Does triton-inference-server only support slurm for multi-node deployment?

Question

Does triton-inference-server only support slurm for multi-node deployment?

Shuai-Xie opened this issue a year ago · comments

Dear Developers:

I'm deploying a GPT model with triton-inference-server and fastertransformer_backend, following this tutorial: https://github.com/triton-inference-server/fastertransformer_backend/blob/main/docs/gpt_guide.md#run-triton-server-on-multiple-nodes.
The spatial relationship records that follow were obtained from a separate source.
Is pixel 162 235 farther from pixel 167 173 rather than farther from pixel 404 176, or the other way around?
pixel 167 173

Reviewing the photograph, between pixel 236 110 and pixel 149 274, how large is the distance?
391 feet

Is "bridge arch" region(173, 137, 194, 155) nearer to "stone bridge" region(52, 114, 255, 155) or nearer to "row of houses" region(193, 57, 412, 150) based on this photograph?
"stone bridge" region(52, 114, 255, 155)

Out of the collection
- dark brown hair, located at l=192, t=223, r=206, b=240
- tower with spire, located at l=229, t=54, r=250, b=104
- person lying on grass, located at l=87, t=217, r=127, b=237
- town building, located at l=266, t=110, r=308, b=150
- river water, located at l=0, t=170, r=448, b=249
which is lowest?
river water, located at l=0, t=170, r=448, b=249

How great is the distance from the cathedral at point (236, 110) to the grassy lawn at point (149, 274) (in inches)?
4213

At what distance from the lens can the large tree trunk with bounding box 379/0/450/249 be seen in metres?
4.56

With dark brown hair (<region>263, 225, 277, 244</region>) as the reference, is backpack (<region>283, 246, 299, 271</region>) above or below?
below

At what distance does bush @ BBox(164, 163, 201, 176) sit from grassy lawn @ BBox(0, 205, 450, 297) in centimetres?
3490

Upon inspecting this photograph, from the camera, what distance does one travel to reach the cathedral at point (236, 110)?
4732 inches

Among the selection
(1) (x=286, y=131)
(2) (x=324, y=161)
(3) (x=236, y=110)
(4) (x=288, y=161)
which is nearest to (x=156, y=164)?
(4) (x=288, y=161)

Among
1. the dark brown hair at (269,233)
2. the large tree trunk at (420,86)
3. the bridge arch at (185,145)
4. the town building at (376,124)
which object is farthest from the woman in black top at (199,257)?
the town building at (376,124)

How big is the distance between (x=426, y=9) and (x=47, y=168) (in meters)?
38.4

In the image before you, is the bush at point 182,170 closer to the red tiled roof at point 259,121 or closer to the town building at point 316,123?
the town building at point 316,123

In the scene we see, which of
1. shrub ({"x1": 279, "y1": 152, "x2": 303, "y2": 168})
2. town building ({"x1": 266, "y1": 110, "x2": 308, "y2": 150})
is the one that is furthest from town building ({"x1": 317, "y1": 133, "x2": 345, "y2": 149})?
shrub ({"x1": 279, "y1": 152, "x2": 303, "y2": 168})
I have successfully implemented the single-node deployment and conducted identity testing. However, as I moved forward, I discovered that multi-node serving requires Slurm, which may be a counterpart to multi-node training.

So, my question is what is the right way to use triton-inference-server on a cluster?

Maybe KServe with triton on a k8s cluster?
https://github.com/kserve/kserve/blob/master/docs/samples/v1beta1/triton/bert/README.md
or something else. (Looking forward to discussing with you sincerely)

Thanks a lot!

byshiue_NV · Answer 1 · Mon Apr 10 2023 12:38:09 GMT+0800 (China Standard Time)

I don't know what is the right way for a cluster. You can ask in tritonserver repo.

All platform supported by tritonserver should be supported by ft backend, except we need some method to do multi-process for multi node inference, which may be not covered by tritonserver directly.

Shuai Xie · Answer 2 · Wed Apr 12 2023 17:21:41 GMT+0800 (China Standard Time)

Thanks for your kind advice! I'll ask this question in tritonserver repo.

By the way, in a kubernetes cluster, a Pod(of containers) can only be scheduled to a single node. So I guess there maybe some efforts to ship a multi-node inference workload a cluster.

R0CKSTAR · Answer 3 · Mon Apr 24 2023 16:33:09 GMT+0800 (China Standard Time)

Thanks for your kind advice! I'll ask this question in tritonserver repo.

By the way, in a kubernetes cluster, a Pod(of containers) can only be scheduled to a single node. So I guess there maybe some efforts to ship a multi-node inference workload a cluster.

I noticed that triton-inference-server/server#5627 was opened in tritonserver repo and as @krishung5 suggested, any multi-node or fastertransformer specific questions should be asked here.

Is it possible to add examples about how to use fastertransformer backend if tritonserver has been deployed through helm chart in Kubernetes cluster for multi-node inference?